From the results shown in Table 2, it was confirmed that when the epoxy resin composition of the present invention was used, a cured product which was excellent in burr properties and in which stress defects did not easily occur, that is, excellent in local stress property was obtained. It was

[Brief description of drawings]

FIG. 1 is a plan view showing burrs measuring molds used in Examples and Comparative Examples.

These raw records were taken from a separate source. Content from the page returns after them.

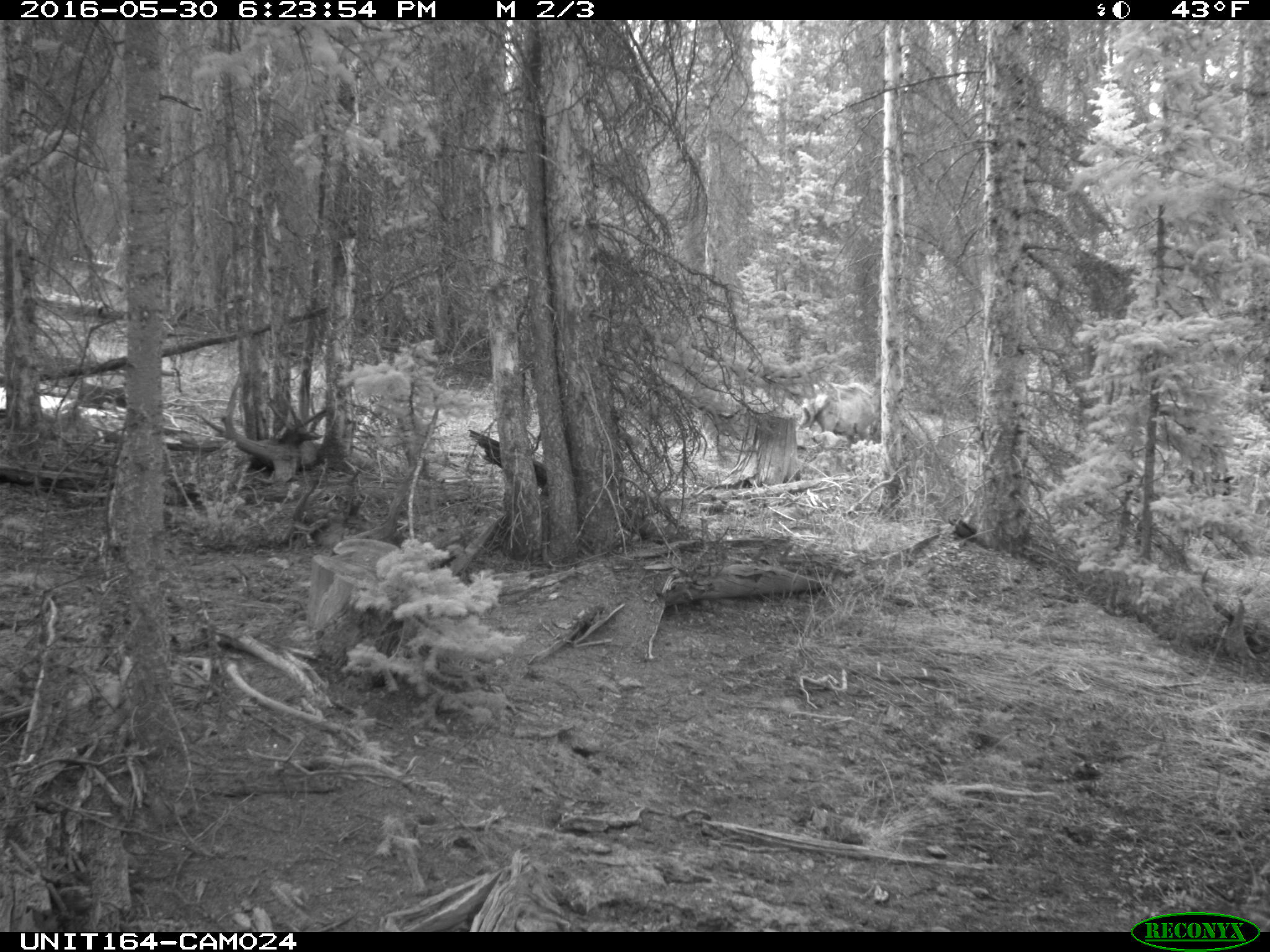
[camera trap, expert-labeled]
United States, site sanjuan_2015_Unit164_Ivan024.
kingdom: Animalia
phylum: Chordata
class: Mammalia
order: Artiodactyla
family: Cervidae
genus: Cervus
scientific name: Cervus elaphus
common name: red deer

─────────────────────────────────────────────────── ─── Continuation of the front page (51) Int.Cl. ⁶ Identification number Reference number in the agency FI Technical indication location H01L 23/31 (72) Inventor Kenichi Totsuka 1 Hitomi, Osamu Matsuida-cho, Usui-gun, Gunma 10 Shin-Etsu Chemical Industrial Co., Ltd. Silicone Electronic Materials Research Laboratory (72) Inventor Toshio Shiobara 1 Hitomi, Osamu Matsuida-cho, Usui-gun, Gunma Shin-Etsu Chemical Co., Ltd.

Claims (3)

[Claims] 1. An epoxy resin composition comprising an epoxy resin, a curing agent and an inorganic filler, wherein (A) silica and / or alumina having an average particle size of 5 to 30 μm, B) Average particle size 55 to 100 μ
An epoxy resin composition for semiconductor encapsulation, characterized in that spherical fused silica having a particle size of 150 μm or more and 5 wt% or less is used in a weight ratio of 80:20 to 97: 3. 2. Inorganic filler in 75-94 of the total composition.
The composition according to claim 1, which is blended in a weight percentage. 3. A semiconductor device encapsulated with the cured product of the composition according to claim 1.